Nothing is lock-safe in this world, but with another bad jobs report ruffling feathers and Intel (INTC) and FedEx (FDX) predicting a length of economic pain, Merck's (MRK) nearly 4% dividend is looking better by the day.
The market sensed all this on Thursday, with the stock rising strongly. But it was down again on Friday on the heels of a typically directionless Merck week, during which an analyst reiterated his "Neutral" rating, the Wall Street equivalent of kissing your sister.
Even over the next couple of days though, as traders wait on QE 14, or 15, or 16, (I've lost count) then realize the first however-many didn't work so why will the next, Thursday's flight to the relative safety of Merck's dividend will resume.

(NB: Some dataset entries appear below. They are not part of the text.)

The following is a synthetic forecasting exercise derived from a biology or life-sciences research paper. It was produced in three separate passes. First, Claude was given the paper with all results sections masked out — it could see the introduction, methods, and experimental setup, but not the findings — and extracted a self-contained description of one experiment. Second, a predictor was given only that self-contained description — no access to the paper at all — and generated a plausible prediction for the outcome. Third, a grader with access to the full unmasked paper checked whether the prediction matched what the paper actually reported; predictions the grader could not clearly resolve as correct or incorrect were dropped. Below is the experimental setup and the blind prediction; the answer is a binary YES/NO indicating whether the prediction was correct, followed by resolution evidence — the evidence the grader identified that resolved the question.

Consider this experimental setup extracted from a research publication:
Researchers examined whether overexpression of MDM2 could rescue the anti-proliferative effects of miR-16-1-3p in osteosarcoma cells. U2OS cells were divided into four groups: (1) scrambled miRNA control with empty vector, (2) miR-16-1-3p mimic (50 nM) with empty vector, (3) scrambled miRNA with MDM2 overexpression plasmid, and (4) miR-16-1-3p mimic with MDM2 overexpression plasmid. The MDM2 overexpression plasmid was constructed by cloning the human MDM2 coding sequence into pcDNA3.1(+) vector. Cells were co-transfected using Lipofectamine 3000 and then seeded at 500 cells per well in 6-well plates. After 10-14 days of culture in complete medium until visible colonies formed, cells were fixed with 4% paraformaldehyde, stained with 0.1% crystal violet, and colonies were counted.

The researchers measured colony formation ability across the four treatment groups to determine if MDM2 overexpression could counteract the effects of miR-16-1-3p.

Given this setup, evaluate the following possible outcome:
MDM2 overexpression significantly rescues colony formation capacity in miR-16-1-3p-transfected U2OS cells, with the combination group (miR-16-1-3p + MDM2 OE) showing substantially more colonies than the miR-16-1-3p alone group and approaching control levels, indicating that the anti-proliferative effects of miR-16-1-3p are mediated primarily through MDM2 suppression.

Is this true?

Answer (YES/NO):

That's why we are suggesting going against the grain and gravitating back into Merck, a rusty stalwart of a company, which so many analysts think will merely run in place.
You need to put Merck in the context of a degrading economy, and set it against other dividend payers. AT&T (T) and Verizon (VZ) offer better payouts, but you have to weather the risks of a fast moving field that is, in several aspects (i.e. landlines, exclusivity to certain Smartphones) moving away from them. Vodafone (VOD), too, offers more, but for the price of significant European risk. Intel, which just warned, pays about the same, and JPMorgan (JPM), with the abundant risks of the financial sector, is also in the running. Even Johnson & Johnson (JNJ) and Pfizer (PFE) are nearly a match even though both, as we'll touch upon in a moment, are relative slouches in the drug research department. Moreover, Merck is a consistent payer. In fact, Merck defines dedication to dividend payment. They have not decreased their dividend since the Clinton-Gore era.
But back to that economy. A week that will start with the foreboding sense that even FedEx, the ultimate in cyclicals which should even be enjoying the boost of more online shopping deliveries, is turning weary and end with Friday's retail sales report, should reward flights to comparative steady safety.
In fact, if Friday's retail report resembles the jobs report, as it very well might, even Apple's (AAPL) Wednesday iPhone announcement will fade to the background.
Meanwhile, Merck, for its part, is not without its flaws. But we're not necessarily talking about owning it until the end of time. Besides, unlike many drug companies with relatively bare drug cupboards -- and, yes, Pfizer, I'm talking to you -- Merck has been growing out its research and development spending in the search for path breaking drugs, far outpacing its rise in revenue.
That has hurt earnings over the short-haul. It has also, though, bred confidence and good faith from traders, who are predisposed to like Merck, even if the stock has been largely unloved by analysts.
Despite the fact that the economy, according to jobs reports and companies with the best feel of the situation of the ground, is unspooling, sparking the need for a dividend rich refuge, the stock has barely budged in a month's time. Moreover, out of about a dozen analysts who cover the stock, only one rates it a buy.
About half rate it a "Hold," when "Buy" is the norm on Wall Street.
As sentiment on the economy turns down, it will turn up for Merck, which is why, all told, we're going against the grain and suggesting buying it.